1. Application

Parables Divide Insiders and Outsiders

Mark 4:10–12 (ESV)

10 And when he was alone, those around him with the twelve asked him about the parables.

Mark 4:10–12 can create a lot of confusion. The key idea of these verses, however, is that Jesus teaches in parables in order to divide between insiders and outsiders. We often think that parables, being stories, are meant to make things easier to understand. However, the opposite is true. Parables act like a sieve. Those who want to follow Jesus come to him for further explanation and insight (insiders). Those who do not bother to do so will hear but not understand and their indifference will judge them (outsiders).

Knowing the purpose of parables, we are then left with a question: why do some people want to follow Jesus and come to him while others do not? A simple answer to this question is that God in his wisdom has elected some people to eternal life (Ephesians 1:3–14,  Ephesians 2:1–10) while leaving others in their sins and misery.
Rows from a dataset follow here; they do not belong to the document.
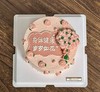 手绘好妈妈c款式花束 mn 商品缩略图0
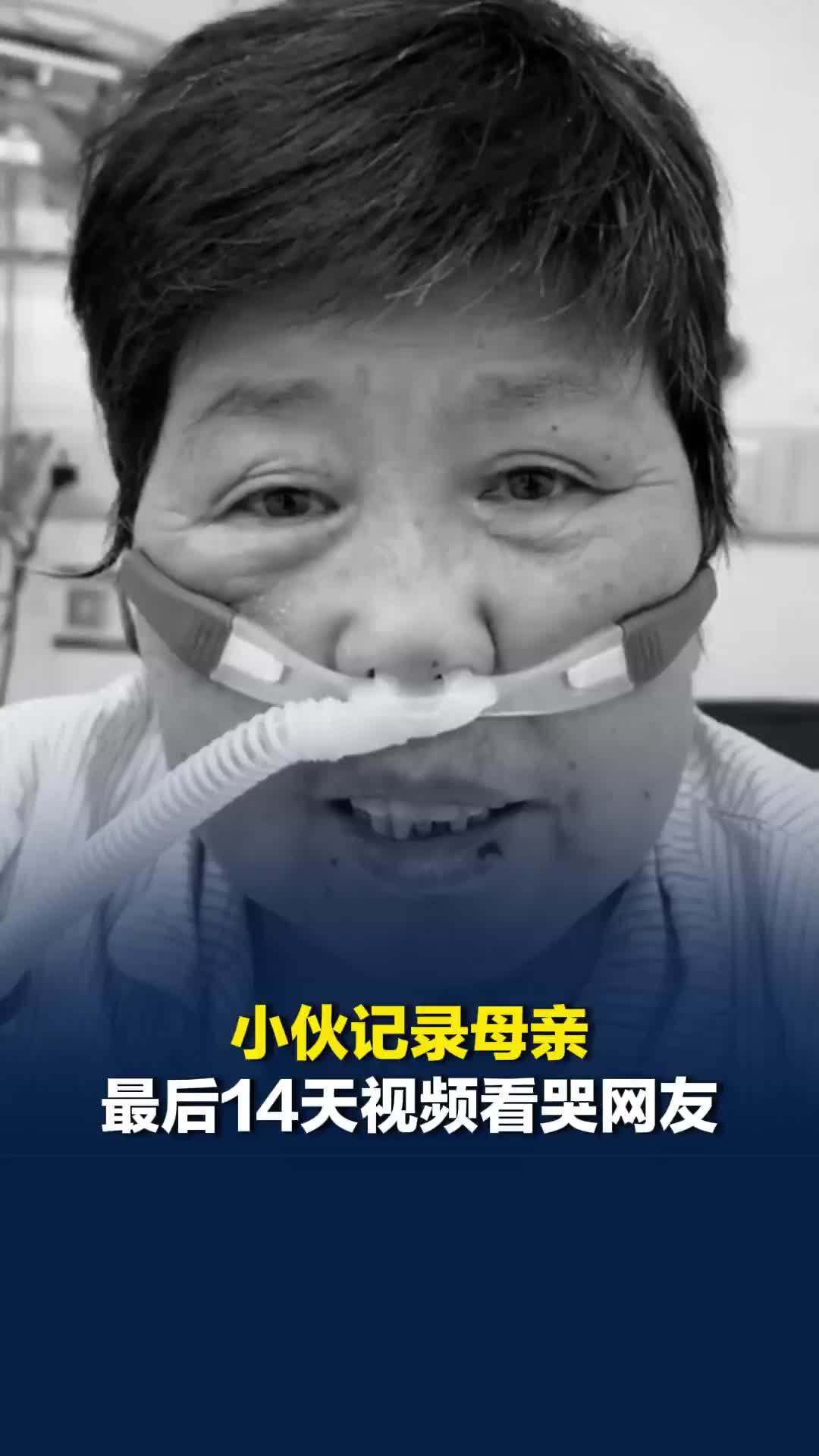 内蒙古小伙记录母亲最后14天视频看哭网友，当事人：看到母亲衣服就想流泪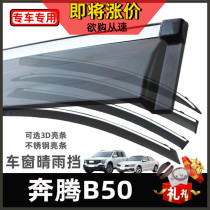 Dedicated to the original original factory rain window rain eyebrow suitable for Pentium B50 car modification supplies rain shield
That is why some people respond in faith when they hear the gospel, but others do not. The Bible’s teaching regarding God’s sovereignty in salvation is very clearly summarized in the the Canons of Dort, Chapter 1.https://threeforms.org/canons-of-dort/#election

If parables are there to divide between insiders and outsiders, the application for us is not to wonder, Am I an insider? but rather to determine that we are going to try our best to actively listen to Jesus’ words because that is what he expects from us. We are going to be active rather than passive listeners.